The German coach is no doubt partly to blame for the Blues’ drop in form, and it is with some irony that the problem lies in changing his starting XI too much, but not changing the overall strategy at all.

When Tuchel arrived at Stamford Bridge, he was renowned for being an anxious, even twitchy manager who constantly tinkered with his formation.

He would create complex plans to negate opposition threats and strike at the chink in their armour, sometimes to the detriment of his own team. He was not one to sit still, not one to shirk on a bold formation choice in the search for a solution.

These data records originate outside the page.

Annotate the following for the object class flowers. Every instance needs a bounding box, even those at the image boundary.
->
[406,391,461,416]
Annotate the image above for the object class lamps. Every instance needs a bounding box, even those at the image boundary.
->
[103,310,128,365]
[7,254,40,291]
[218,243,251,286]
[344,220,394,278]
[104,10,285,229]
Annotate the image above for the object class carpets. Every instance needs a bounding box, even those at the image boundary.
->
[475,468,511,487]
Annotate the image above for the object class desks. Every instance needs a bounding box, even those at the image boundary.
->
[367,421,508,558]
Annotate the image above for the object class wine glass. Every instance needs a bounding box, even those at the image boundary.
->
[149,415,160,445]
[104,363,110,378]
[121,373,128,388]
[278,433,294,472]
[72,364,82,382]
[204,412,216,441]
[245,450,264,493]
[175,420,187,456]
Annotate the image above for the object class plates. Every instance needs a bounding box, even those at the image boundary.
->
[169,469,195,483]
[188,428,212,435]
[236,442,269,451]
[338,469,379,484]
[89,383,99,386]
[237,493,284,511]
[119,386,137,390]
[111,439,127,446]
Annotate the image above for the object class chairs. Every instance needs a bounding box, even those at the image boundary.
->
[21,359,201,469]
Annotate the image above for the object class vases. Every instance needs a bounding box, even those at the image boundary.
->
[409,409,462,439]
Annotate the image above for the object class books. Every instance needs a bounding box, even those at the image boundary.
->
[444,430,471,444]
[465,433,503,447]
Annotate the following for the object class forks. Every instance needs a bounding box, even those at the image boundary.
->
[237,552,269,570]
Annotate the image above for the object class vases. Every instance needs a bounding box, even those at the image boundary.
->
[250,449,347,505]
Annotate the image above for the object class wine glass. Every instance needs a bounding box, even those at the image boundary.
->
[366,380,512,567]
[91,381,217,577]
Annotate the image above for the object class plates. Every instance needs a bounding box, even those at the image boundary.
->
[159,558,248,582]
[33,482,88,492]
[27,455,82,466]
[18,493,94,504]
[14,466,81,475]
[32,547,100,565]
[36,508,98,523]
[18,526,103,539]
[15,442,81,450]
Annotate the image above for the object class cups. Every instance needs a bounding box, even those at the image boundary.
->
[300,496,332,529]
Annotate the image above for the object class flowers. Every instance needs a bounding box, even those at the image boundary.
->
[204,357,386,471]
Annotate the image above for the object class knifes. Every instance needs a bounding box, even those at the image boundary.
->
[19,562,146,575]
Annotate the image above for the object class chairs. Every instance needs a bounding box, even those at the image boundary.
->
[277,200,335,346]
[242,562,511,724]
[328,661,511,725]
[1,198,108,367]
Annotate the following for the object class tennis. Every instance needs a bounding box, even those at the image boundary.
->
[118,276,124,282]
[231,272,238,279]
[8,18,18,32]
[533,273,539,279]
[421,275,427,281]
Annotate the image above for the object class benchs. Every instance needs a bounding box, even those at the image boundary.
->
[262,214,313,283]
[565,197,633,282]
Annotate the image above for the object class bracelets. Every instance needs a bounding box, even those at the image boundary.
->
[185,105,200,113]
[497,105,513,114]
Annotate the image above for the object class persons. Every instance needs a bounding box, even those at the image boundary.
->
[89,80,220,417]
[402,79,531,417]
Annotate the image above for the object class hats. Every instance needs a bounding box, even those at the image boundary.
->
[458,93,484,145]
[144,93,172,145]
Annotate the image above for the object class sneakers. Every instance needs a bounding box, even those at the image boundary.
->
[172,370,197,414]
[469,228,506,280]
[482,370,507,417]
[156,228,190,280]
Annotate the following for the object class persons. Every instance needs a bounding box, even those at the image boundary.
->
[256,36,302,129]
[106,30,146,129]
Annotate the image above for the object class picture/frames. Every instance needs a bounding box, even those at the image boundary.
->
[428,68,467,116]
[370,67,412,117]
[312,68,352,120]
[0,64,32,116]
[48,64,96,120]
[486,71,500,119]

How strange, then, that in his first 11 months as Chelsea manager, he has not once moved away from deploying a back three. To date, the 0-0 draw with Wolves that came 24 hours after his initial appointment is the only competitive match in which he has started with a back four. 

Tuchel hasn’t adapted to power imbalance

On a basic level, a 3-4-2-1 has more defenders on the pitch than a 4-3-3 or 4-2-3-1, and though Antonio Rudiger’s charging runs and Chelsea’s wing-backs’ commitment to attack go some way to tipping the balance, it is a simple fact that the European champions generally have fewer creative players on the pitch than their title rivals.

Among the central issues here is too much organisation. Chelsea are rigid in their movements, sitting in a tight structure that offers little wiggle room for creative expression, a problem exacerbated by the lack of numbers found in the final third.

It is telling that their season’s expected goals (xG) tally of 33.8 is significantly lower than that of their title rivals – and even below fourth-placed Arsenal.

Too often, Chelsea find themselves camped in the opposition half, but passing without penetration across the width of the pitch, struggling because, with just two central midfielders, there is little room for verticality into the forwards. 

Perhaps Tuchel has not yet worked out how to adapt to the Premier League, which forces clubs of Chelsea’s size to dominate possession and territory. This was a problem, at times, when he was at Paris Saint-Germain, though their technical superiority made it largely irrelevant. 

Before his move to France, Tuchel’s coaching career was spent in Germany, where it is far easier to play on the counterattack; to break beyond a defensive line with piercing vertical football.

There simply is not the space as Chelsea manager to send players like Timo Werner and Kai Havertz in behind, and following Wolves’ and Everton’s draws against the Blues in recent days while playing ultra-defensive football, this is only going to become a bigger concern with time.